### WHAT NEEDS TO BE DONE
Omit every picture and output the rest of the records exactly as they are.

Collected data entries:
begin

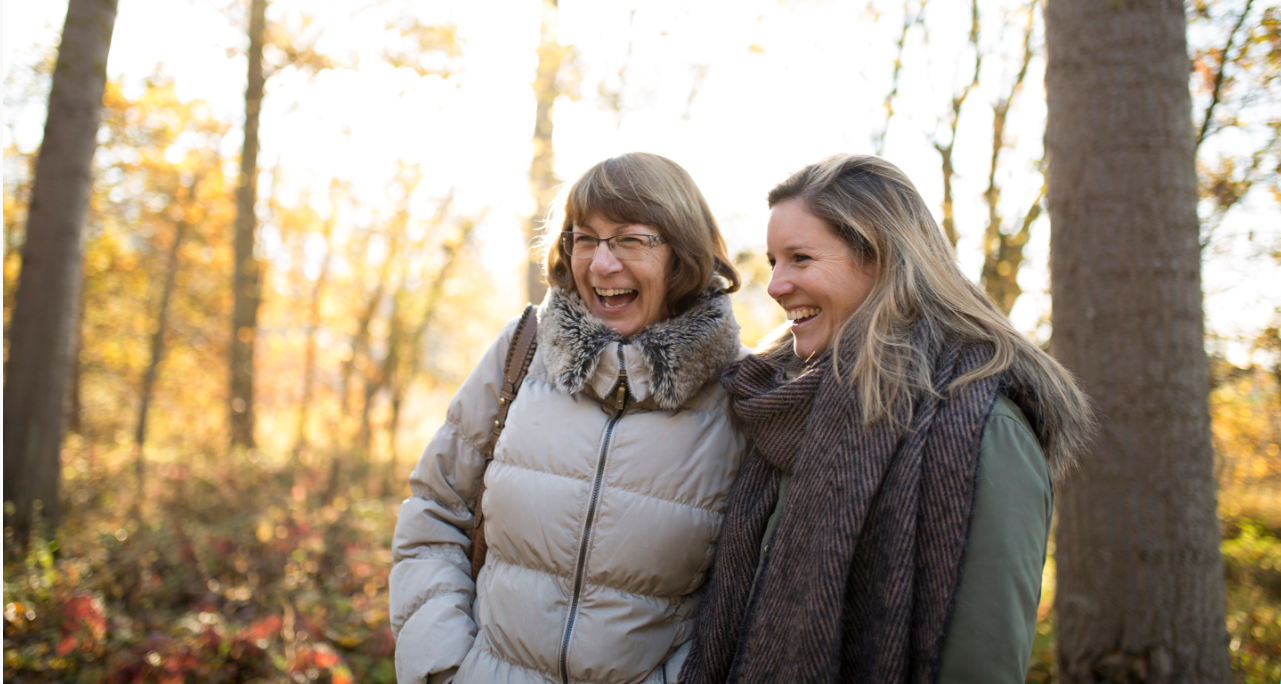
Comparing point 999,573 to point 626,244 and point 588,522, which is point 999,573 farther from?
point 626,244

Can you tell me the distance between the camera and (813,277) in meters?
1.82

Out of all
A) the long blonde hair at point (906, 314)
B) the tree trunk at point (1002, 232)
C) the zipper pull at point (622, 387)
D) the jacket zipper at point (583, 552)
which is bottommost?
the jacket zipper at point (583, 552)

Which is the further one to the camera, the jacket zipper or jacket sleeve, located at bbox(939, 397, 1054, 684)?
the jacket zipper

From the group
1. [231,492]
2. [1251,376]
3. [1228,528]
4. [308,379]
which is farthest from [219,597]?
[308,379]

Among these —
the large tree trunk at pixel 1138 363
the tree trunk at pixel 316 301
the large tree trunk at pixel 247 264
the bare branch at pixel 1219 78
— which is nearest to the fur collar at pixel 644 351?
the large tree trunk at pixel 1138 363

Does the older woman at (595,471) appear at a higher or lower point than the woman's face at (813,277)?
lower

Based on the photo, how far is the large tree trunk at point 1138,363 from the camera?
255cm

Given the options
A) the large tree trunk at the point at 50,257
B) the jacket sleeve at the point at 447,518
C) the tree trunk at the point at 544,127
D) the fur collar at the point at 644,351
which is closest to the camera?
the fur collar at the point at 644,351

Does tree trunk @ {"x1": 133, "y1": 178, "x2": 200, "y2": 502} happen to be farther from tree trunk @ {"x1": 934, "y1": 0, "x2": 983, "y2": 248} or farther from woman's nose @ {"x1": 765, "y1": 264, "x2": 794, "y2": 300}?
woman's nose @ {"x1": 765, "y1": 264, "x2": 794, "y2": 300}

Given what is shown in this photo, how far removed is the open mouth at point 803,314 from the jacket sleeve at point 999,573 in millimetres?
570

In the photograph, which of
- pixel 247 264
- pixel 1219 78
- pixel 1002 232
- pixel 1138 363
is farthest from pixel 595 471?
pixel 247 264

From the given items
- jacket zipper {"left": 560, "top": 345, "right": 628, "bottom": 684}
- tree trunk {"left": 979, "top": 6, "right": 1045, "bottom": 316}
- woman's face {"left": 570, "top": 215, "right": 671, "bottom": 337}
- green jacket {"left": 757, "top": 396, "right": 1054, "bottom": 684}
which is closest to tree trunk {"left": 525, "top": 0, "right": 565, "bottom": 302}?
tree trunk {"left": 979, "top": 6, "right": 1045, "bottom": 316}

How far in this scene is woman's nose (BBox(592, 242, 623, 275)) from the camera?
2.11m

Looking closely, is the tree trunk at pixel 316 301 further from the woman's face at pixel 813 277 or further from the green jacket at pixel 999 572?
the green jacket at pixel 999 572
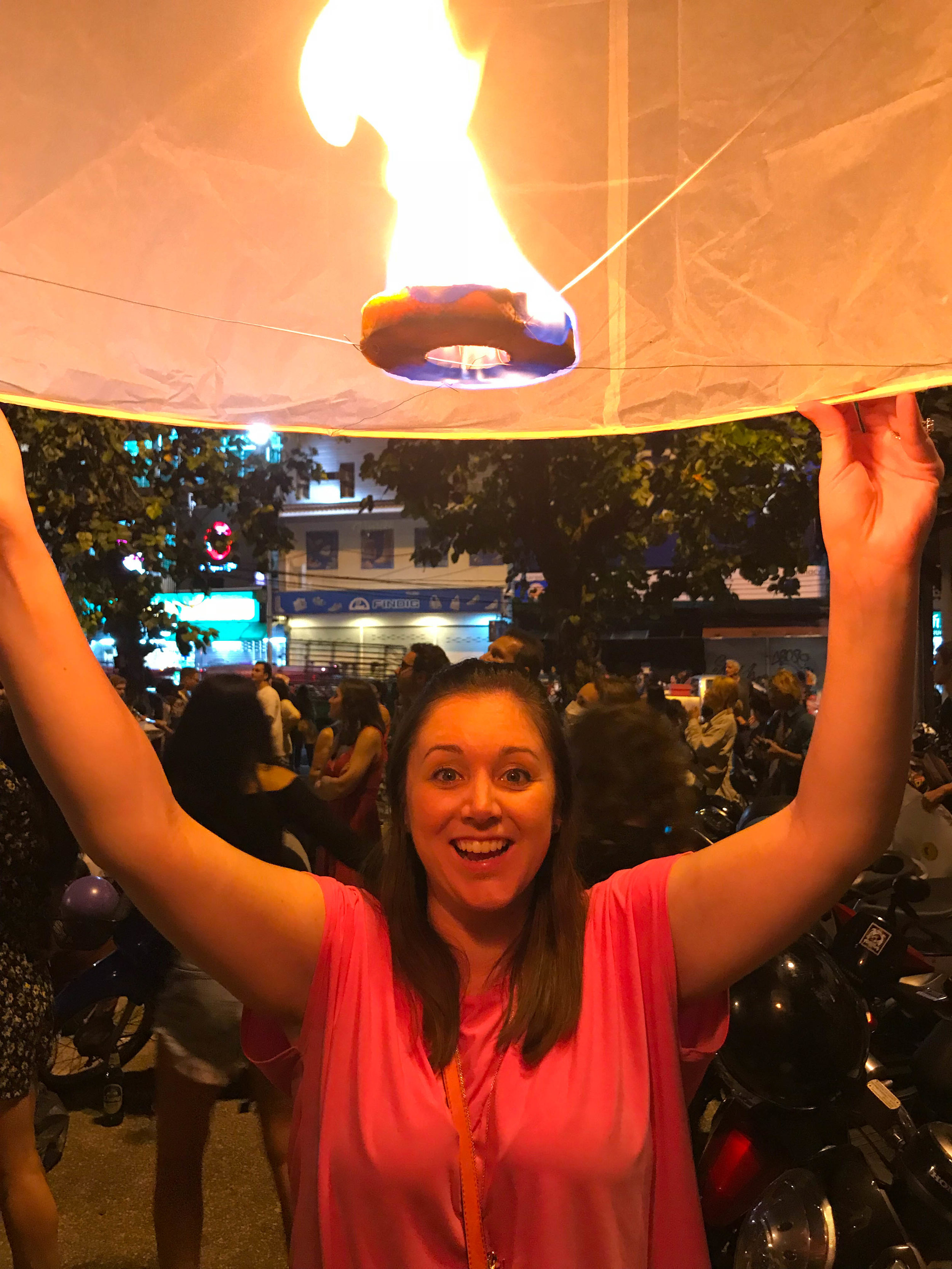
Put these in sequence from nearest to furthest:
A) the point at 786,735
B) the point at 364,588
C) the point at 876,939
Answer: the point at 876,939, the point at 786,735, the point at 364,588

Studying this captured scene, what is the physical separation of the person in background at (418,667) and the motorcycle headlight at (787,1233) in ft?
11.0

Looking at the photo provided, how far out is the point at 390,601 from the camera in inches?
1548

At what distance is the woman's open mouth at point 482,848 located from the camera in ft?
5.17

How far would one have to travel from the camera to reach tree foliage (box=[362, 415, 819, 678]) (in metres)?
8.95

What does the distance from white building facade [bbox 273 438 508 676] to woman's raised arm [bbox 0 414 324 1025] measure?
3443cm

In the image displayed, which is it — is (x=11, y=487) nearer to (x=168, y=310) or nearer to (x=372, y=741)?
(x=168, y=310)

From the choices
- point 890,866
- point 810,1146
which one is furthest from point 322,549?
point 810,1146

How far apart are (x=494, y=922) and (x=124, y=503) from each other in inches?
310

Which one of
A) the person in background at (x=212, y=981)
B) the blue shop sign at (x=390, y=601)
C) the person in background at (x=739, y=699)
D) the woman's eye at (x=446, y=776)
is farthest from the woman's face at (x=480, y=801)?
the blue shop sign at (x=390, y=601)

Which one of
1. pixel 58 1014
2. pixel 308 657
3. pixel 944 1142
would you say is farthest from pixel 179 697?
pixel 308 657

end

### PROBLEM SOLUTION
Comparing point 999,573 to point 626,244 and point 588,522, which is point 999,573 farther from?
point 626,244

Can you tell me the distance between the camera and (813,277) in meters?
1.82

Out of all
A) the long blonde hair at point (906, 314)
B) the tree trunk at point (1002, 232)
C) the zipper pull at point (622, 387)
D) the jacket zipper at point (583, 552)
which is bottommost?
the jacket zipper at point (583, 552)

Which is the further one to the camera, the jacket zipper or jacket sleeve, located at bbox(939, 397, 1054, 684)?
the jacket zipper

From the group
1. [231,492]
2. [1251,376]
3. [1228,528]
4. [308,379]
which is farthest from [219,597]?
[308,379]

Among these —
the large tree trunk at pixel 1138 363
the tree trunk at pixel 316 301
the large tree trunk at pixel 247 264
the bare branch at pixel 1219 78
— which is nearest to the fur collar at pixel 644 351?
the large tree trunk at pixel 1138 363

Does the older woman at (595,471) appear at a higher or lower point than the woman's face at (813,277)?
lower

Based on the photo, how far is the large tree trunk at point 1138,363 from the camera?
255cm

Given the options
A) the large tree trunk at the point at 50,257
B) the jacket sleeve at the point at 447,518
C) the tree trunk at the point at 544,127
D) the fur collar at the point at 644,351
which is closest to the camera?
the fur collar at the point at 644,351

Does tree trunk @ {"x1": 133, "y1": 178, "x2": 200, "y2": 502} happen to be farther from tree trunk @ {"x1": 934, "y1": 0, "x2": 983, "y2": 248} or farther from woman's nose @ {"x1": 765, "y1": 264, "x2": 794, "y2": 300}?
woman's nose @ {"x1": 765, "y1": 264, "x2": 794, "y2": 300}

Given what is shown in this photo, how far removed is the open mouth at point 803,314 from the jacket sleeve at point 999,573 in millimetres?
570

In the photograph, which of
- pixel 247 264
- pixel 1219 78
- pixel 1002 232
- pixel 1138 363
is farthest from pixel 595 471?
pixel 247 264

From the given items
- jacket zipper {"left": 560, "top": 345, "right": 628, "bottom": 684}
- tree trunk {"left": 979, "top": 6, "right": 1045, "bottom": 316}
- woman's face {"left": 570, "top": 215, "right": 671, "bottom": 337}
- green jacket {"left": 757, "top": 396, "right": 1054, "bottom": 684}
which is closest to tree trunk {"left": 525, "top": 0, "right": 565, "bottom": 302}?
tree trunk {"left": 979, "top": 6, "right": 1045, "bottom": 316}

How far in this scene is woman's nose (BBox(592, 242, 623, 275)) from the camera?
2.11m

Looking closely, is the tree trunk at pixel 316 301 further from the woman's face at pixel 813 277 or further from the green jacket at pixel 999 572?
the green jacket at pixel 999 572
Put these in sequence from nearest to furthest:
A) the point at 786,735
B) the point at 364,588
C) the point at 876,939
Answer: the point at 876,939, the point at 786,735, the point at 364,588

Studying this captured scene, what is the physical separation of the person in background at (418,667) and the motorcycle headlight at (787,1233) in ft?
11.0

Looking at the photo provided, how far out is the point at 390,601 from the camera in inches?
1548

At what distance is the woman's open mouth at point 482,848 located from the camera in ft?
5.17

How far would one have to travel from the camera to reach tree foliage (box=[362, 415, 819, 678]) (in metres)?
8.95

What does the distance from white building facade [bbox 273 438 508 676] to woman's raised arm [bbox 0 414 324 1025] measure?
3443cm

In the image displayed, which is it — is (x=11, y=487) nearer to (x=168, y=310) or nearer to (x=372, y=741)?
(x=168, y=310)

From the choices
- point 890,866
- point 810,1146
which one is furthest from point 322,549?
point 810,1146

How far apart are (x=494, y=922) and (x=124, y=503) from each other in inches?
310

Which one of
A) the person in background at (x=212, y=981)
B) the blue shop sign at (x=390, y=601)
C) the person in background at (x=739, y=699)
D) the woman's eye at (x=446, y=776)
is farthest from the woman's face at (x=480, y=801)?
the blue shop sign at (x=390, y=601)

Which one of
1. pixel 58 1014
2. pixel 308 657
3. pixel 944 1142
would you say is farthest from pixel 179 697?
pixel 308 657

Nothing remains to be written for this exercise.